Train a network with one hidden layer and compare different optimizers.

1. Use one hidden layer with 64 units and the 'relu' activation. Use the [summary method](https://keras.io/models/about-keras-models/) to inspect your model.
2. Fit the model for 50 epochs with different learning rates of stochastic gradient descent and answer the question below.
3. Replace the stochastic gradient descent optimizer with the [Adam optimizer](https://keras.io/optimizers/#adam).
4. Plot the learning curves of SGD with a reasonable learning rate together with the learning curves of Adam in the same figure. Take care of a reasonable labeling of the curves in the plot.

### Solution

In [None]:
####################################################################################################
# Question 2 : Fit model with different Learning Rate
####################################################################################################

### Learning Rate ###
l_r=[0.001,0.01,0.05,0.1,0.5,1]

####################################################################################################
# Simulation for the different learning rate
####################################################################################################
for i in range (len(l_r)):
    model_1 = Sequential()
    model_1.add(Dense(64, activation='relu', input_shape=x_train.shape[1:]))
    model_1.add(Dense(5, activation='softmax'))

    # Inspect the model #
    model_1.summary()

    model_1.compile(loss='categorical_crossentropy',
              optimizer=keras.optimizers.SGD(lr=l_r[i]),
              metrics=['accuracy'])

    history_1 = model_1.fit(x_train, y_train,
                        batch_size=128,
                        epochs=50,
                        verbose=0,
                        validation_data=(x_test, y_test))

    score = model_1.evaluate(x_test, y_test, verbose=0)

    # plot #
    print('Test loss:', score[0])
    print('Test accuracy:', score[1])
    plot_history(history_1, 'SGD (l_r={0}) : Learning Curve and Accuracy'.format(l_r[i]))
    plt.show()

**Question**: What happens if the learning rate of SGD is A) very large B) very small? Please answer A) and B) with one full sentence (double click this markdown cell to edit).

**Answer**:

A) Very Large : The validation curve is sensitive to a noise. In fact with a huge learning rate, the set of validation data is not enough big to allow the validation curve to escape the noise. Moreover, we can see a difference in validation and training which is normal (we want to see that). Large learning rate will create an oscillation for the loss function around the minimum.  It is really not optimal because due to this large learning rate, the convergence will not be found. On the contrary, it can create a divergence. 
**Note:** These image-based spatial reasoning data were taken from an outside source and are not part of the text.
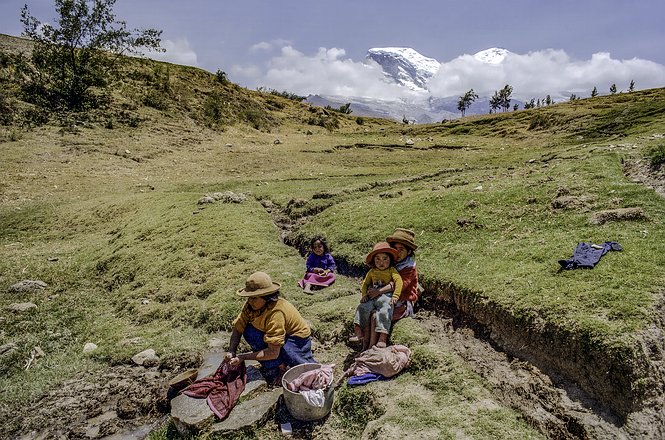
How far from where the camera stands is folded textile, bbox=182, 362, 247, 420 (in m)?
6.70

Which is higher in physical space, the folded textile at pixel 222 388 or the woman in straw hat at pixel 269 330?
the woman in straw hat at pixel 269 330

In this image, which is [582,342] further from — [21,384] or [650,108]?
[650,108]

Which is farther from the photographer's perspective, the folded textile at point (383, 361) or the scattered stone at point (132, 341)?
the scattered stone at point (132, 341)

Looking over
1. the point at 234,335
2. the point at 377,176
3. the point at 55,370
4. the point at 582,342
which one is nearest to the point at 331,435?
the point at 234,335

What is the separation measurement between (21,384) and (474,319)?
9145 mm

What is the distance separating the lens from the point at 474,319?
888 cm

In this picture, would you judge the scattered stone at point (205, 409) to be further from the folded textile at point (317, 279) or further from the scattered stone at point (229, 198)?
the scattered stone at point (229, 198)

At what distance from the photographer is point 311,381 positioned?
6793 millimetres

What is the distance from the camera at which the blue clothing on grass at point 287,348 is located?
7.50 meters

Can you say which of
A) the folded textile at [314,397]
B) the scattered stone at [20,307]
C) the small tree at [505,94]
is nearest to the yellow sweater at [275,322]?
the folded textile at [314,397]

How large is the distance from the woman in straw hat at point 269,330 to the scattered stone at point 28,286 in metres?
9.09

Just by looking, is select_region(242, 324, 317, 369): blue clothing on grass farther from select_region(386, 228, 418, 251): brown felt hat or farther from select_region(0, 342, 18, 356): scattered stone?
select_region(0, 342, 18, 356): scattered stone

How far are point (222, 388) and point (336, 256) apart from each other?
692 cm

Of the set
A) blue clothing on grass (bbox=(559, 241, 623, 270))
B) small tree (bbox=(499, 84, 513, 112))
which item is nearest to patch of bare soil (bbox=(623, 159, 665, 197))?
blue clothing on grass (bbox=(559, 241, 623, 270))
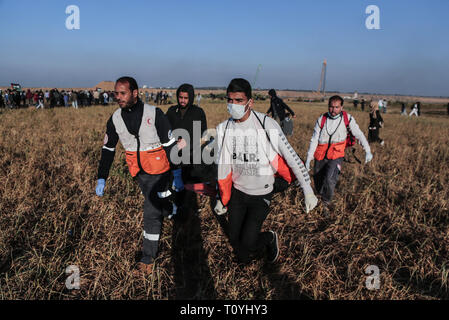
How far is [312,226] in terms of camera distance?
12.8 feet

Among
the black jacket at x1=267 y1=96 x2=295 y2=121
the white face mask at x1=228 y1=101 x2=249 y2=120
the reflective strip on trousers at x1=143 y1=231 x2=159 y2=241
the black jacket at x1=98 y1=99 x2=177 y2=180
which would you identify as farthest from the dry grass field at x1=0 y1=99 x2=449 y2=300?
the black jacket at x1=267 y1=96 x2=295 y2=121

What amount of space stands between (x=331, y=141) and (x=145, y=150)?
298 cm

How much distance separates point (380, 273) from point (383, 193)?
2.50 metres

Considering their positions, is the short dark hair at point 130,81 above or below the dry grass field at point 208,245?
above

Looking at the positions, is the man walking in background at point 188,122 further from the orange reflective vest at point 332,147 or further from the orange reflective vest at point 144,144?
the orange reflective vest at point 332,147

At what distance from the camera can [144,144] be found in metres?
2.95

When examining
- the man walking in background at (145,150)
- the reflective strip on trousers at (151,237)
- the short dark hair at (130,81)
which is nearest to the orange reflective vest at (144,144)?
the man walking in background at (145,150)

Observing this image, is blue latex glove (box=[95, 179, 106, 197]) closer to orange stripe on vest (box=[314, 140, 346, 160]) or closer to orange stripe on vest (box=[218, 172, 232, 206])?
orange stripe on vest (box=[218, 172, 232, 206])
B) Very small : We can see that there are no difference between training and validation curve. In fact, with 50 epochs and a little learning rate, the model has not the time to learn well. The learning rate is small and thus as the changes between epochs will be too small, it will converge very slowly. We will need a huge number of epochs to converge to the best values and thus this is not optimal.


In [None]:
####################################################################################################
# SGD for the graph with lr=0.05 : Question 4
####################################################################################################
model_sgd = Sequential()
model_sgd.add(Dense(64, activation='relu', input_shape=x_train.shape[1:]))
model_sgd.add(Dense(5, activation='softmax'))

model_sgd.summary()

model_sgd.compile(loss='categorical_crossentropy',
          optimizer=keras.optimizers.SGD(lr=0.05),
          metrics=['accuracy'])

history_sgd = model_sgd.fit(x_train, y_train,
                    batch_size=128,
                    epochs=50,
                    verbose=0,
                    validation_data=(x_test, y_test))
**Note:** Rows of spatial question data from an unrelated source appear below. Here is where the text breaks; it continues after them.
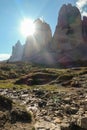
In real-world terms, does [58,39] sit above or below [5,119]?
above

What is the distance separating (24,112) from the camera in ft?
72.9

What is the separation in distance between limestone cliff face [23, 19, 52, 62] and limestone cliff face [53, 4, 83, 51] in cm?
1041

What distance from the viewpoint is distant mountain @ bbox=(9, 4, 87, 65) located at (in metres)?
159

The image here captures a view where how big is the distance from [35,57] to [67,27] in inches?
1160

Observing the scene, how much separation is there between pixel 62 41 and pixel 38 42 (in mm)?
25219

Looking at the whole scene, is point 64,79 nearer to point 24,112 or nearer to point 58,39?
point 24,112

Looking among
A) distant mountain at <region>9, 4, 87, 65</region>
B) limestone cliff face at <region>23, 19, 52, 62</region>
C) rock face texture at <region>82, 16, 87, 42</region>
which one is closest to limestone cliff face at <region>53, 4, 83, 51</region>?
distant mountain at <region>9, 4, 87, 65</region>

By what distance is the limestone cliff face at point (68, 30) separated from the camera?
162 meters

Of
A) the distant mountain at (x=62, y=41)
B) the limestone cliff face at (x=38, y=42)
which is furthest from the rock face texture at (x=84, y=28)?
the limestone cliff face at (x=38, y=42)

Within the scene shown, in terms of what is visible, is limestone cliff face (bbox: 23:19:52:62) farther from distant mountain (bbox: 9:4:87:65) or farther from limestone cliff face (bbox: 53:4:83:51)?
limestone cliff face (bbox: 53:4:83:51)

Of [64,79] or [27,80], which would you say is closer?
[64,79]

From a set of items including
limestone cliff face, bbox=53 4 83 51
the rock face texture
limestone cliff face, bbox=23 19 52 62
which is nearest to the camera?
limestone cliff face, bbox=53 4 83 51

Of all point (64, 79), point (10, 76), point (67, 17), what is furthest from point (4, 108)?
point (67, 17)

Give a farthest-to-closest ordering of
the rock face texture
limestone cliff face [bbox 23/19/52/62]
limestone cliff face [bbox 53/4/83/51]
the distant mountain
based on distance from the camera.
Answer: limestone cliff face [bbox 23/19/52/62], the rock face texture, limestone cliff face [bbox 53/4/83/51], the distant mountain
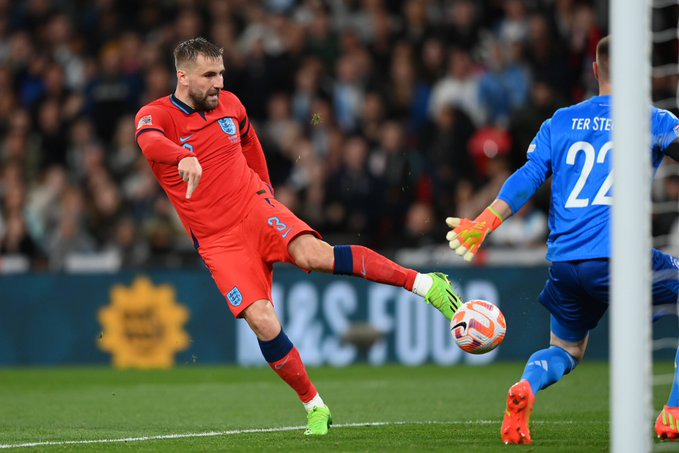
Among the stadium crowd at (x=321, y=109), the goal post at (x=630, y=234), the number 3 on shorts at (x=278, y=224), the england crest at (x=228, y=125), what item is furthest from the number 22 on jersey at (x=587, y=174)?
the stadium crowd at (x=321, y=109)

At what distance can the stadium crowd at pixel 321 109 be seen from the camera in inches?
523

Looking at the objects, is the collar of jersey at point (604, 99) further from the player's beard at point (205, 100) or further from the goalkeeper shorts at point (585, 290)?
the player's beard at point (205, 100)

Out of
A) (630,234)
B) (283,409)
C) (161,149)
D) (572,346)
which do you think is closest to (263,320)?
(161,149)

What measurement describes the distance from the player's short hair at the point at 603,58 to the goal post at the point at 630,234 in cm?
156

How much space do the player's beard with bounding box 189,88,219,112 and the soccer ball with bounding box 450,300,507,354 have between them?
1919 millimetres

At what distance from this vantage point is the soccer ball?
6289mm

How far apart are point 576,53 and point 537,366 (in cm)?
820

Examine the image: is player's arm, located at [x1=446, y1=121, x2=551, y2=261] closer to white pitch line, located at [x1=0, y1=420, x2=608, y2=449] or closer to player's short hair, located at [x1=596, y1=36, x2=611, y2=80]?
player's short hair, located at [x1=596, y1=36, x2=611, y2=80]

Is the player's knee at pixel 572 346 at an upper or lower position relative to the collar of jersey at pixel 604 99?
lower

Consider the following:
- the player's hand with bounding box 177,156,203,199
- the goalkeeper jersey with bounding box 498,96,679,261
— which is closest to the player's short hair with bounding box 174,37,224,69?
the player's hand with bounding box 177,156,203,199

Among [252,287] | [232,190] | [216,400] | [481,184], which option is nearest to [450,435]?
[252,287]

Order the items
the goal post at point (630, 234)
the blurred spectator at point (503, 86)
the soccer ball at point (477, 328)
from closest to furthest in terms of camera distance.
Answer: the goal post at point (630, 234), the soccer ball at point (477, 328), the blurred spectator at point (503, 86)

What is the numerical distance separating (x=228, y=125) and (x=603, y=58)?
7.46 feet

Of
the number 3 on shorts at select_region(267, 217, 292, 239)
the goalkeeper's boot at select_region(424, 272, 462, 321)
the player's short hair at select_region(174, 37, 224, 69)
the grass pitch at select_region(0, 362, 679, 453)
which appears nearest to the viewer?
the grass pitch at select_region(0, 362, 679, 453)
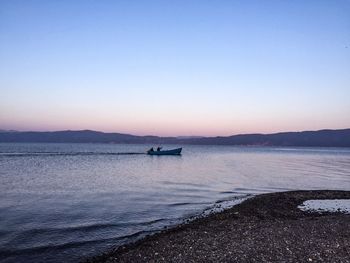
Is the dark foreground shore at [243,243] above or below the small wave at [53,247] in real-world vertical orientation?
above

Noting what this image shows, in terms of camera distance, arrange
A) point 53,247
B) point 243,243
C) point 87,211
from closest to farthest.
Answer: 1. point 243,243
2. point 53,247
3. point 87,211

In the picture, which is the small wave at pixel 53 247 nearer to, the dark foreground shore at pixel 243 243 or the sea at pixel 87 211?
the sea at pixel 87 211

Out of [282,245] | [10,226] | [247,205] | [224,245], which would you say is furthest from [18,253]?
[247,205]

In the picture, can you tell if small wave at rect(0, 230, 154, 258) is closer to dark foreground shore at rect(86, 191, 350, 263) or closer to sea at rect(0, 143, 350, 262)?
sea at rect(0, 143, 350, 262)

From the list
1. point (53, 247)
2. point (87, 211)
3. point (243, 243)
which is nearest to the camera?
point (243, 243)

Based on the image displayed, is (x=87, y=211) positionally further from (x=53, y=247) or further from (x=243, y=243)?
(x=243, y=243)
score = model_sgd.evaluate(x_test, y_test, verbose=0)

print('Test loss:', score[0])
print('Test accuracy:', score[1])
plot_history(history_sgd, 'SGD l_r= 0.05 : Learning Curve and Accuracy')

In [None]:
####################################################################################################
# ADAM OPTIMIZER Question 3 
####################################################################################################
model_adam = Sequential()
model_adam.add(Dense(64, activation='relu', input_shape=x_train.shape[1:]))
model_adam.add(Dense(5, activation='softmax'))

model_adam.summary()

model_adam.compile(loss='categorical_crossentropy',
          optimizer='adam',
          metrics=['accuracy'])

history_adam = model_adam.fit(x_train, y_train,
                    batch_size=128,
                    epochs=50,
                    verbose=0,
                    validation_data=(x_test, y_test))

score = model_adam.evaluate(x_test, y_test, verbose=0)

print('Test loss:', score[0])
print('Test accuracy:', score[1])
plot_history(history_adam, 'Adam : Learning Curve and Accuracy')

In [None]:
####################################################################################################
# Question 4: Graph of SGD and ADAM 
####################################################################################################

##################################################
# Plot with the 2 model
##################################################
def plot_history_2(history_adam,history_sgd, title):
    fig, ax1, ax2 = prepare_standardplot(title, 'epoch')
    ax1.plot(history_adam.history['loss'], label = "Training_loss_adam")
    ax1.plot(history_adam.history['val_loss'], label = "Validation_loss_adam")
    ax2.plot(history_adam.history['acc'], label = "Training_accuracy_adam")
    ax2.plot(history_adam.history['val_acc'], label = "Validation_accuracy_adam")
    ax1.plot(history_sgd.history['loss'], label = "Training_loss_sgd_lr=0.05")
    ax1.plot(history_sgd.history['val_loss'], label = "Validation_loss_sgd_lr=0.05")
    ax2.plot(history_sgd.history['acc'], label = "Training_accuracy_sgd_lr=0.05")
    ax2.plot(history_sgd.history['val_acc'], label = "Validation_accuracy_sgd_lr=0.05")
    finalize_standardplot(fig, ax1, ax2)
    return fig

plot_history_2(history_adam,history_sgd,'Learning Curve and Accuracy for SGD and Adam optimizer')

## Exercise 3: Overfitting and early stopping with Adam

### Description

Run the above simulation with Adam for sufficiently many epochs (be patient!) until you see clear overfitting.

1. Plot the learning curves of a fit with Adam and sufficiently many epochs and answer the questions below.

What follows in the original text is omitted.